The Imitation Game racconta la storia di Alan Turing, una di quelle che merita di essere raccontata e tramandata. Eroe di guerra della corona britannica, Turing riuscì a decrittare il geniale codice generato dalla macchina Enigma, un sistema di comunicazione che permetteva alla Germania nazista di poter operare in totale segretezza. Scardinare il codice salvò milioni di vite e accelerò la fine del conflitto mondiale.
Tutte cose per cui essere celebrato. Ma non Turing, omosessuale nella molto bigotta e non meno fascista Inghilterra degli anni Cinquanta.
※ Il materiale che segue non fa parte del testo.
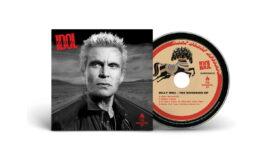 """Billy Idol """"The Roadside"""" – mini-album już dostępny"""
Colto in flagrante, fu condannato alla castrazione chimica, le cui conseguenze lo portarono poi al suicidio.
Alan Turing è stato una delle grandi menti del Ventesimo secolo, un rivoluzionario sotto molti punti di vista. Lascia l’amaro in bocca vedere la sua storia trattata in maniera così convenzionale da Morten Tyldum in The Imitation Game. Biopic che osa poco sia nella struttura narrativa che in cabina di regia, il film viene salvato dalle ottime interpretazioni, non una novità per il cinema inglese. Benedict Cumberbatch tratteggia in maniera eccellente la figura di Turing. Attorno a lui troviamo un ottimo Matthew Goode e una sorprendente Keira Knightley, oltre ai navigati Charles Dance e Mark Strong.
Oltre a un compitino ben scritto resta ben poco, lasciando intravedere quanto basta dell’uomo Turing e puntando il dito, senza mai esagerare, contro l’ipocrita classe dirigente britannica dell’epoca. Si poteva fare di più, ma è vero che è difficile trovare la verità in una vita avvolta dal mistero.